Denote by $S$ the set of all convergent sequences $(a_n)_{n=0}^\infty$, where each $a_n\in\mathbb{R}$. What is $|S|$?
It must be the case that $|S|\geq|\mathbb{R}|$. For each $x\in\mathbb{R}$, given the decimal expansion $x_0.x_1x_2x_3\ldots$ of $x$, the mapping $x\mapsto(\sum_{k=0}^nx_k10^{-k})_{n=0}^\infty$ is an injection $\mathbb{R}\to S$.
I would guess that $|S|=|\mathcal{P}(\mathbb{R})|$. Is this true? If so, what might be an approach to prove it?

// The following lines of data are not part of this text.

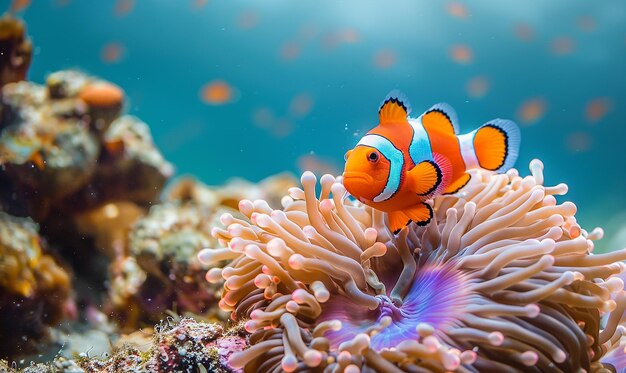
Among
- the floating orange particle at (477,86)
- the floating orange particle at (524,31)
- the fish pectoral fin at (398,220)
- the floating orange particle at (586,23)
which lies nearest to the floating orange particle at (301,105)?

Given any countable subset of $\mathbb{R}$, I believe the following construction generates a unique convergent sequence and hence an injection into $S$. Order the elements of the subset as $a_1,a_2,\ldots$, and consider the following map $f:\mathbb{R}\to\mathbb{R}$:
$$f(a_k)=\begin{cases}
|a_k|,&|a_k|\leq1 \\
|1/a_k|,&|a_k|>1 \\
\end{cases}$$
Then the sequence $\big(\sum_{k=0}^n(-1/2)^kf(a_k)\big)_{n=1}^\infty$ converges by the alternating series test. I'm not sure of any construction for uncountable subsets of $\mathbb{R}$, as I don't think that this approach would help. Additionally, I would still need to show either an injection from $S$ into $\mathcal{P}(\mathbb{R})$ or that some map $g:\mathcal{P}(\mathbb{R})\to S$ is a bijection, and I don't currently have any ideas for either of these.
Best Answer
Sequences are elements of $\Bbb R^{\Bbb N}$, therefore the cardinality of $S$ is bounded above by $$\left\lvert \Bbb R^{\Bbb N}\right\rvert=\left\lvert (2^{\Bbb N})^{\Bbb N}\right\rvert=\left\lvert 2^{\Bbb N\times\Bbb N}\right\rvert=2^{\lvert \Bbb N\rvert}=\lvert\Bbb R\rvert$$
Moreover, there are several easy injections of $\Bbb R$ in $S$.